Review: Richard III8:48, 26th March 2019
Richard III is one of Shakespeare’s most notorious villains, and in this touring production from Headlong, directed by John Haidar, Tom Mothersdale’s ‘bunch-back’d toad’ self-congratulates gleefully in asides to the audience as he violently tricks, lies and manipulates his way to power. The physical deformities adopted by Mothersdale do indeed render him spider-like, and also shorter than every other character he encounters so that, while he is menacing, his childlike weakness and desire for approval (whether that should manifest itself in love from women or love from the audience) is a constant undercurrent.
At the newly reopened theatre in Alexandra Palace, where I saw the production, the sheer size of the venue somewhat dwarfs Chiara Stephenson’s design. The touring set will fit beautifully in other venues: must, for example, have brought a real intensity at the Bristol Old Vic, to which it returns later in its run, but in this incredibly high-ceilinged, 900-seat space much of the claustrophobia dissipates into the air. Having said this, the design itself is very successful, with two-way mirrors set in a horseshoe focussing the beam of the action on a central point which is occupied throughout the first half by an ever-descending crown, found after the interval on Richard’s head.
Sound design, by George Dennis, is also used to great effect: a ticking intensifies at points in the plot which creates a terrible sense of the inevitable, first of Richard’s rise, then of his fall; and Elliot Griggs’ lighting which largely avoids the mirrors in the first half, focusing a beam for the most part on the central hanging crown, is used to great effect in the second half to back-light a realm beyond-the-living behind the mirrors, where the increasing number of Richard’s dead enemies and perceived threats gather to stare him out as his confidence and sanity slip away.

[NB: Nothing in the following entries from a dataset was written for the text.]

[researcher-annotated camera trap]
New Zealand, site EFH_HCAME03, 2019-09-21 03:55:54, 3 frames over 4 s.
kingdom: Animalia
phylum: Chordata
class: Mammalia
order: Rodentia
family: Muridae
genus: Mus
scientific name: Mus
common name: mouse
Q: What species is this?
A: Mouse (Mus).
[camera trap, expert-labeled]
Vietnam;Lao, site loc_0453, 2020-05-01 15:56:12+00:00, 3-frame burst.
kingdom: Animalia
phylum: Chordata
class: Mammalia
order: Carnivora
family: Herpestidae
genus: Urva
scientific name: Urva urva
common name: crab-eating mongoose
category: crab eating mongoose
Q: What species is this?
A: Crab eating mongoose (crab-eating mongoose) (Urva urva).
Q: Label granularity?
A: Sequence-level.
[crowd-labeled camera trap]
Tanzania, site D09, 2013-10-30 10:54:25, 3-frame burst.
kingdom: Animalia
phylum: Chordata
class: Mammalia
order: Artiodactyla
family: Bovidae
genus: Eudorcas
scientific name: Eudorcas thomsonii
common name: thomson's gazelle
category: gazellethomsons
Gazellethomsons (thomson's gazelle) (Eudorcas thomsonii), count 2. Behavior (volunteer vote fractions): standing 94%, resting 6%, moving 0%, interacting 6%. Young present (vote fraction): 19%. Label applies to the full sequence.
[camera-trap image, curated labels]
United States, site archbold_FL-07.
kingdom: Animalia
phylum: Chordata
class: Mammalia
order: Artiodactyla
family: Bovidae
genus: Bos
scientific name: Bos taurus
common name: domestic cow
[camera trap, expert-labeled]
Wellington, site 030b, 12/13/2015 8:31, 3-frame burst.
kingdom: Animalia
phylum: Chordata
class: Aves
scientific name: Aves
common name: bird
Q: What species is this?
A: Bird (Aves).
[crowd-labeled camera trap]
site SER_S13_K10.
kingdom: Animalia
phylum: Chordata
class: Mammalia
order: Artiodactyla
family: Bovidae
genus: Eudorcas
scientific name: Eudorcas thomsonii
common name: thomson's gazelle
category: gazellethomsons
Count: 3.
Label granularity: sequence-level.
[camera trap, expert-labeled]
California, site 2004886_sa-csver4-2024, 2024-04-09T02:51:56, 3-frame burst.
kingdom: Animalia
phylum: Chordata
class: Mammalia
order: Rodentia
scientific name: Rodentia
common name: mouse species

Besides Mothersdale, there are strong performances from Stefan Adegbola as a preening Buckingham, making a grave error of judgement in trusting a man whose only loyalty is to himself, and Michael Matus, as Edward and later Stanley: his final speech as Edward building beautifully in passion until he is struck down by a heart attack, and his quiet uncertainty and mistrust of Richard underpinning his whole performance as Stanley until, inevitably, he switches sides in the Battle of Bosworth.
The production will continue to tour, returning to the Bristol Old Vic before visiting the Cambridge Arts Theatre; Home, Manchester; Oxford Playhouse; and Royal & Derngate, Northampton, closing on 25 May.